Cognitive Solutioning of Highly-Valued IT Service Contracts

  • Shubhi AsthanaEmail author
  • Aly Megahed
  • Ahmed Nazeem
Conference paper
Part of the Springer Proceedings in Business and Economics book series (SPBE)


Different service providers compete to win high valued IT service contracts in a tender kind of process, by providing comprehensive solutions that would fulfil the requirements of their client. Client requirements include services such as account management, storage systems, databases, and migrating the client infrastructure to the cloud. Preparing a solution is a step-wise process where a client shares the Request for Proposals (RFP) which documents the details of services required, and then service providers prepare solutions to fulfil these RFPs.

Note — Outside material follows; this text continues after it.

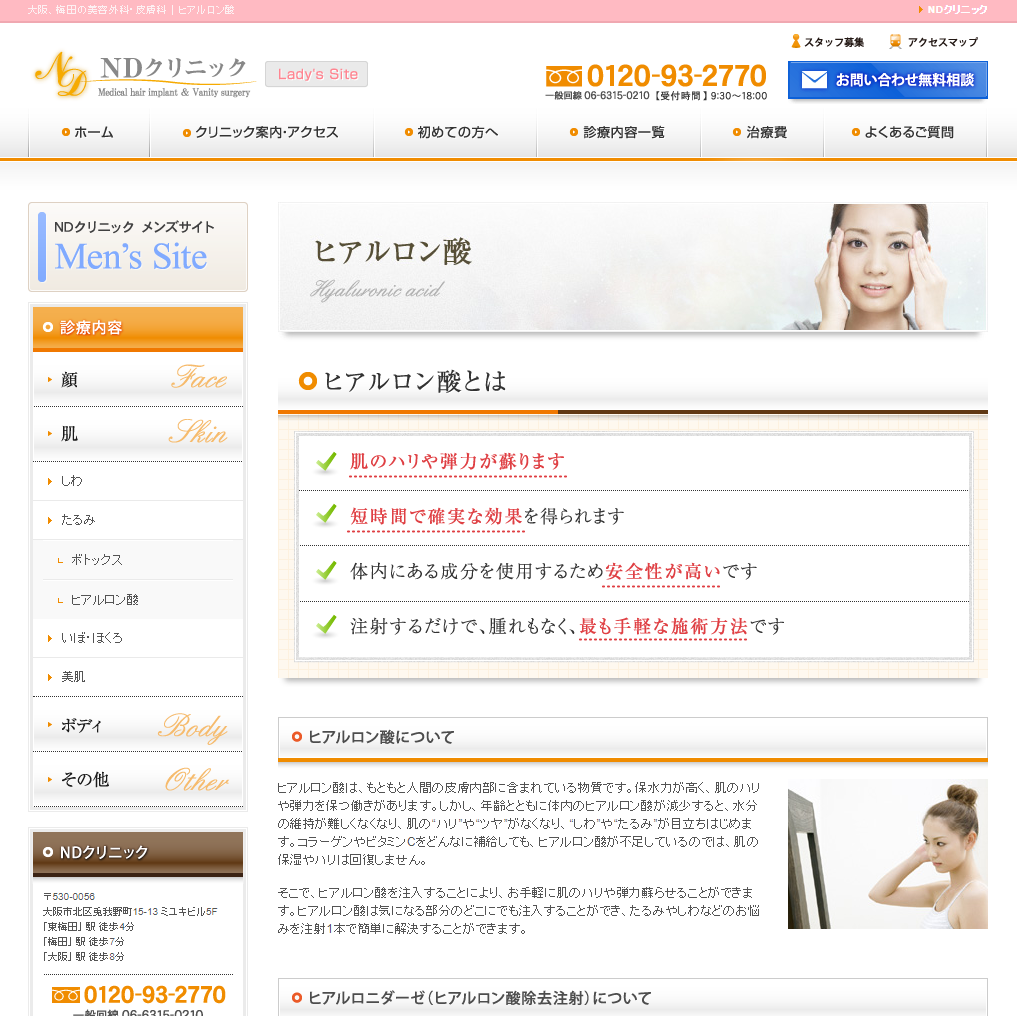 大阪梅田のヒアルロン酸注入で口コミ人気のNDクリニック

The latter, usually referred to as “solutioning”, can be a lengthy, time-consuming process. Therefore, solutioning automation could result in efficiency increases and cost reductions for the providers. In this paper, we propose an automated, cognitive, end-to-end solutioning methodology that is comprised of 3 steps. The first step involves a textual analytics approach for mining the RFP documents, and extracting the client requirements and constraints. Second, we formulate an optimization model that chooses the optimal set of offerings (that the provider can offer) and their attribute values that cover the client requirements at a minimum cost. Finally, we require market benchmarks to compute pricing of the chosen offerings. Market benchmarks are sometimes unknown for some offerings or for some attributes of these offerings. Thus, in that third step, we show an iterative method to estimate the missing benchmarks along with a confidence score. We validate our methodology by applying it to a real-world application with a comprehensive dataset. We show that it takes minutes to run our method, compared to the days and sometimes weeks for the case of manual solutioning. We also illustrate that our methodology provides more accurate solutions compared to manual solutioning.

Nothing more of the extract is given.